First Things First

My wife, Karyn, asked me to blog about The Forsaken Children’s hopes for 2010, which I thought was a great idea. As I sat down to do that, thinking through all the Board meetings and strategizing, I got a little bogged down and decided I wanted to make this blog a little more personal, from my heart. I want to tell you about MY hopes for TFC in 2010. After an incredibly productive 2009, I am full of ideas regarding what could happen in this new year. My hopes revolve around one thing though, and that is making life worth living for the Ethiopian children I have gotten to know since moving to Ethiopia last year. I have come to the conclusion that focusing on ministry (sharing Jesus and teaching new believers how to follow him) is the key to seeing this happen. Keeping first things first. I don’t know if you have ever experienced this, but for me, being surrounded by extreme need constantly last year caused me to lose sight of the importance of ministry. What I mean is that I slowly began to focus more and more on fulfilling people’s physical needs rather than their spiritual needs. When Ashenafi, an Onesimus beneficiary who accepted Christ in early 2009, came to me, I didn’t think much about his spiritual health/growth, but rather I concentrated on things like the condition of his clothes, whether he was clean or not, did he look hungry?, etc… I know all those things are extremely important, but I also know that they will not last.

During my brief trip to the States over Christmas, I had the opportunity to clear my head a bit. As I processed through the past year I saw my tendency to focus on the practical and physical elements of my work in Ethiopia. I also remembered how sweet it was when I sat with Ashenafi during those first months of living here, and saw him weep as he accepted Jesus as his Savior. These integral elements of ministry – physical and spiritual provision – became competitors for me, physical often replacing spiritual. I saw my error was in dividing these two elements that must go hand in hand, and if either must be the champion as is the case sometimes, It must be spiritual provision, because it is the one lasting thing that exists in the absence of physical resources.
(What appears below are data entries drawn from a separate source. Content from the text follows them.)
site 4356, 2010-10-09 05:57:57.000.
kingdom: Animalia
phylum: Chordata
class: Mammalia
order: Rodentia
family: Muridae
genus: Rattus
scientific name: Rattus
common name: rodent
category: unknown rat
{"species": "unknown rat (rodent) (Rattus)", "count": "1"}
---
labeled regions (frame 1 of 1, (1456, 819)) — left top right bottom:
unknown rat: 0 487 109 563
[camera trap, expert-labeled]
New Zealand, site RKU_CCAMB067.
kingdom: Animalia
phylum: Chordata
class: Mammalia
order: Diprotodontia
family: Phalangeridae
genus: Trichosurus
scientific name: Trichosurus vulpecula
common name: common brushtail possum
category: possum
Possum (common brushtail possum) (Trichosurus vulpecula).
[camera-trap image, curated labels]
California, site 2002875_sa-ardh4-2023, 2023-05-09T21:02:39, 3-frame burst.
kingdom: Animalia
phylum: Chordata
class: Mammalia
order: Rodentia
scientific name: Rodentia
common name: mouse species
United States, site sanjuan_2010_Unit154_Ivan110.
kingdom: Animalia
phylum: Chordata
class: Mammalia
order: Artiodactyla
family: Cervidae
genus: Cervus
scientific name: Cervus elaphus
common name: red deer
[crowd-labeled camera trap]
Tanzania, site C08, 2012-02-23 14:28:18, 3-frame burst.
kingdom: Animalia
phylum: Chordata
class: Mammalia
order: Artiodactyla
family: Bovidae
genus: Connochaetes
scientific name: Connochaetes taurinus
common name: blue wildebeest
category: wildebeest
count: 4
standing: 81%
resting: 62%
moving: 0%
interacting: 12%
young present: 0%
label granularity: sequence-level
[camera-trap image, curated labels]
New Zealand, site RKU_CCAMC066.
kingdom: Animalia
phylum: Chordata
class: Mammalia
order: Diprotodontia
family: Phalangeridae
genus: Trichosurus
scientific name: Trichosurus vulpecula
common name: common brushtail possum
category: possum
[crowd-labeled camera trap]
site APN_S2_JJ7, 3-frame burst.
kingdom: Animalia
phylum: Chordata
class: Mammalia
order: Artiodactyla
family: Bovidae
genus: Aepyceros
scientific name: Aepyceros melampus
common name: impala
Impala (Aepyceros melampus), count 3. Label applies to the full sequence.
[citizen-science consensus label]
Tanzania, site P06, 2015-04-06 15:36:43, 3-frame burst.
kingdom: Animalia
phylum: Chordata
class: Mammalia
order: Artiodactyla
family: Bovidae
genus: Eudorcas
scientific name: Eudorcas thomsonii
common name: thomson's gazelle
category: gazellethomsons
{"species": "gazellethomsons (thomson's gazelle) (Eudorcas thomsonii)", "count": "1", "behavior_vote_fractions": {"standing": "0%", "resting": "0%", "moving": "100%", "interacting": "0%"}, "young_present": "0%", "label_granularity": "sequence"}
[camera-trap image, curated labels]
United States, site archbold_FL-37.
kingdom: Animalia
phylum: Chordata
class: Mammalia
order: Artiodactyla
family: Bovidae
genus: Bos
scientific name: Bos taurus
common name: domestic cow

I have therefore come back to Ethiopia with a renewed excitement and commitment to ministry. As the foreigner here, I am mostly excited about the prospect of equipping Nega, Director of Onesimus, and his staff with the time and resources to be first and foremost ministers of Jesus Christ. I want to see 2010 filled with opportunities for them to share Jesus in strategic and effective ways with the community of children and extremely poor families they work with daily. This will provide the lasting change that this community needs more than anything.